Tuesday, November 20, 2012

Chicken Corn Chowder

My kids are not big soup eaters, but they will eat chowders. 
I guess it has something to do with actually getting food on their spoons.

Their favorite chowder is chicken corn chowder. It has all their favorite things in it; chicken, corn and potatoes.

Chicken Corn Chowder

9 medium-large chicken breasts
16 oz frozen corn
2-3 cans creamed corn
6-9 hard boiled eggs, sliced (I only use the whites)
2 - 32oz boxes chicken broth
9 medium-large potatoes

1. In a large stockpot, boil the chicken breasts until cooked through.
2. Once the chicken is cooked, shred the chicken. You can check out a super easy way to shred chicken here.
3. Peel and cube the potatoes.
4. Pour the chicken stock in a large stock pot and add the cubed potatoes to it.
5. Boil the potatoes until they are easy to poke with a fork, about 30 minutes.
6. Remove and reserve 2-3 cups of the chicken stock used to boil the potatoes, leave the potatoes and remaining chicken stock in the pot.
7. Add corn, creamed corn, shredded chicken, and eggs to the potatoes and simmer until you get the consistency you want.
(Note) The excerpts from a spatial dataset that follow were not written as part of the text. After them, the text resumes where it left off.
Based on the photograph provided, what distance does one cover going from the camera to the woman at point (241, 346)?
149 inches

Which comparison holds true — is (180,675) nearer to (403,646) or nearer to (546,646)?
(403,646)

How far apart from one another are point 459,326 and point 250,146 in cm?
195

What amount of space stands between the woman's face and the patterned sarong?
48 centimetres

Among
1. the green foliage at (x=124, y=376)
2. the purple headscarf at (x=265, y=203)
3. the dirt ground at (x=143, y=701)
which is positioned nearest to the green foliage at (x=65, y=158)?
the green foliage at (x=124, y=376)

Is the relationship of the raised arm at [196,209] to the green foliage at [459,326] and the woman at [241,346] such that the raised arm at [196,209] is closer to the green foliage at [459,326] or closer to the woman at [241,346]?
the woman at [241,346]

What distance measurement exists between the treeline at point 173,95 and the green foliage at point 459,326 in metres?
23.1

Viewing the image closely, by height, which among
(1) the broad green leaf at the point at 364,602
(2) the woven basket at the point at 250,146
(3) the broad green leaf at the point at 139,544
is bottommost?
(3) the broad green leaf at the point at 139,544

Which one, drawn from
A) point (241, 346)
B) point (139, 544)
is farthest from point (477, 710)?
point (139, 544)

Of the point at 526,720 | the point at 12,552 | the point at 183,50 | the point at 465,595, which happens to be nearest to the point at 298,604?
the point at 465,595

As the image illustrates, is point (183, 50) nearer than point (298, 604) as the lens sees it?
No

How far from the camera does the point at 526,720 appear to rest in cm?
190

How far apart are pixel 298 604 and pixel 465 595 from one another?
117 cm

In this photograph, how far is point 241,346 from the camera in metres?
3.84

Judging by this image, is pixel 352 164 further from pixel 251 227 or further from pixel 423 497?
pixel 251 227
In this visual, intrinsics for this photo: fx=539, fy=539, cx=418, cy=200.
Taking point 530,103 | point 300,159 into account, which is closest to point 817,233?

If you would like it thinner use the reserved chicken broth here, if not you may discard the leftover chicken broth.
8. Season with salt and pepper to taste.
9. Serve with crackers, and enjoy!

Note: This chowder freezes very well, but I recommend leaving the egg out, because the egg white does not freeze well. You can add the eggs after you thaw the chowder or leave it out all together.